(Saved entries)
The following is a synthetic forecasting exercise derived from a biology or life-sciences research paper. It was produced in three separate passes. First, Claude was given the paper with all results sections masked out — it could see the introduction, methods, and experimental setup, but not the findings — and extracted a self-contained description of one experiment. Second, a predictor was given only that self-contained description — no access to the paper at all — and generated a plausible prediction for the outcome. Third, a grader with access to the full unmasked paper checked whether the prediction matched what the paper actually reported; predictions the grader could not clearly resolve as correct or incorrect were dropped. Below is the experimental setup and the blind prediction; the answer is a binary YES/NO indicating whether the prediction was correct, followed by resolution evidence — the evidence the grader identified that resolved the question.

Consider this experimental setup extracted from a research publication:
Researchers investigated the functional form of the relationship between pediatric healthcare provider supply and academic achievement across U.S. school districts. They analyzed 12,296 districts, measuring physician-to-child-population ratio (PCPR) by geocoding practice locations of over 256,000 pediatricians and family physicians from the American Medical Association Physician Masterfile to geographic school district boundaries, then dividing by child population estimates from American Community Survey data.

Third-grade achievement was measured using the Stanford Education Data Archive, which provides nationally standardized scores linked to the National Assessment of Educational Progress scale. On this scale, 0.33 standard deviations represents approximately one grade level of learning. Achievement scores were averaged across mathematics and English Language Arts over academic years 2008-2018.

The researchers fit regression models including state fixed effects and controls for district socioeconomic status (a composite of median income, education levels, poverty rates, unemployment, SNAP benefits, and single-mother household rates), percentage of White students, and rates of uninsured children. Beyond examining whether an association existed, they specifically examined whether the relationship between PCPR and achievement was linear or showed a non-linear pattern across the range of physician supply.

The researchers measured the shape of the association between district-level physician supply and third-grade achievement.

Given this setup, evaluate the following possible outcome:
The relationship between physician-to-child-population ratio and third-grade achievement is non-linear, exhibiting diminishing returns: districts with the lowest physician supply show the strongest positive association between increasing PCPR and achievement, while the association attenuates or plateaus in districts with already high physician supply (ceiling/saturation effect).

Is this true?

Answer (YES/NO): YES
...
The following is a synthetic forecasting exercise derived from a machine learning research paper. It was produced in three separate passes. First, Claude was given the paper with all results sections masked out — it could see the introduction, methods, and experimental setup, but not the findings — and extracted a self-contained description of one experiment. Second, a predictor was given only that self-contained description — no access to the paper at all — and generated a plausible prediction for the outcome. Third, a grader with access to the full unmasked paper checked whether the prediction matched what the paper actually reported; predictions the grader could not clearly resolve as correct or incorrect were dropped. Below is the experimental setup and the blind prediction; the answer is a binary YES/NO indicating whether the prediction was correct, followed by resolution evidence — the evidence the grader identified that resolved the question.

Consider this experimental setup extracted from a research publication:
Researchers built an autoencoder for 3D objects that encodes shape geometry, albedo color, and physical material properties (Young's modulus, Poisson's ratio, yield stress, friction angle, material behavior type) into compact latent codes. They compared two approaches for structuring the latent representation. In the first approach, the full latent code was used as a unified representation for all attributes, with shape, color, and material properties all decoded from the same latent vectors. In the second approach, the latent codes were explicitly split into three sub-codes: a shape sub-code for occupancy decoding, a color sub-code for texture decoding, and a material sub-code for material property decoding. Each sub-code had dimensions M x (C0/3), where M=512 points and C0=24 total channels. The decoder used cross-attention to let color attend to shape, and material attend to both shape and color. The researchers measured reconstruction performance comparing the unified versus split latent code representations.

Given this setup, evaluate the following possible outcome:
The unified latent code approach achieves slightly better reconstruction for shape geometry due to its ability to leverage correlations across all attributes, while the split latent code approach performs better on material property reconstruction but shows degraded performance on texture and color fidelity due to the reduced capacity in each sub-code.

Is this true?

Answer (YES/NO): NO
--
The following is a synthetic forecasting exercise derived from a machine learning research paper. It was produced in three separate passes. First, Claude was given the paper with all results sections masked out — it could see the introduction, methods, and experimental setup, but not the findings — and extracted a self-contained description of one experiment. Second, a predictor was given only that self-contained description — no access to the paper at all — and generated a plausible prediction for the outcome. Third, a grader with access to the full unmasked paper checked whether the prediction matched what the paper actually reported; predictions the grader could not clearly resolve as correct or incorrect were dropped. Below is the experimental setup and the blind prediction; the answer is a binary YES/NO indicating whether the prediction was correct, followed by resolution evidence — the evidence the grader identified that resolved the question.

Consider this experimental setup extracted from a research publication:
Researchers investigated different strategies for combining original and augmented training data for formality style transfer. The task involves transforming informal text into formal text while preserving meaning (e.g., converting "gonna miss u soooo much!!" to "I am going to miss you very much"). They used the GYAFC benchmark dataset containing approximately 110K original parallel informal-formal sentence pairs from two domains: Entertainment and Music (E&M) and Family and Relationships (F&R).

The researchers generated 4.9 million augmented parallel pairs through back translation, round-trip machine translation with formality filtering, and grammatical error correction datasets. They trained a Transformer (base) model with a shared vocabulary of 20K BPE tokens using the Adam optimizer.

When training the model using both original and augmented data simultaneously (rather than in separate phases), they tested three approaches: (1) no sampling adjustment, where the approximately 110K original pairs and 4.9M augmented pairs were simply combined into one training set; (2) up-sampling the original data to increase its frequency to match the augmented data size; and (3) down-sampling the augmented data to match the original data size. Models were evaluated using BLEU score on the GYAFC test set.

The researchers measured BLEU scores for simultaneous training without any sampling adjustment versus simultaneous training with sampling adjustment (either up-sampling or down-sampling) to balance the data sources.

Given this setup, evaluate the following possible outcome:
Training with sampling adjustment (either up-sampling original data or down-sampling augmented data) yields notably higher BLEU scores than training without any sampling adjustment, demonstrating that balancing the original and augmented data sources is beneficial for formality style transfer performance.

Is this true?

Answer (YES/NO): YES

| Work instruction |
Wherever a line in the entries above holds "investigated", copy that line.

| Reply to the task |
Researchers investigated the functional form of the relationship between pediatric healthcare provider supply and academic achievement across U.S. school districts. They analyzed 12,296 districts, measuring physician-to-child-population ratio (PCPR) by geocoding practice locations of over 256,000 pediatricians and family physicians from the American Medical Association Physician Masterfile to geographic school district boundaries, then dividing by child population estimates from American Community Survey data.
Researchers investigated different strategies for combining original and augmented training data for formality style transfer. The task involves transforming informal text into formal text while preserving meaning (e.g., converting "gonna miss u soooo much!!" to "I am going to miss you very much"). They used the GYAFC benchmark dataset containing approximately 110K original parallel informal-formal sentence pairs from two domains: Entertainment and Music (E&M) and Family and Relationships (F&R).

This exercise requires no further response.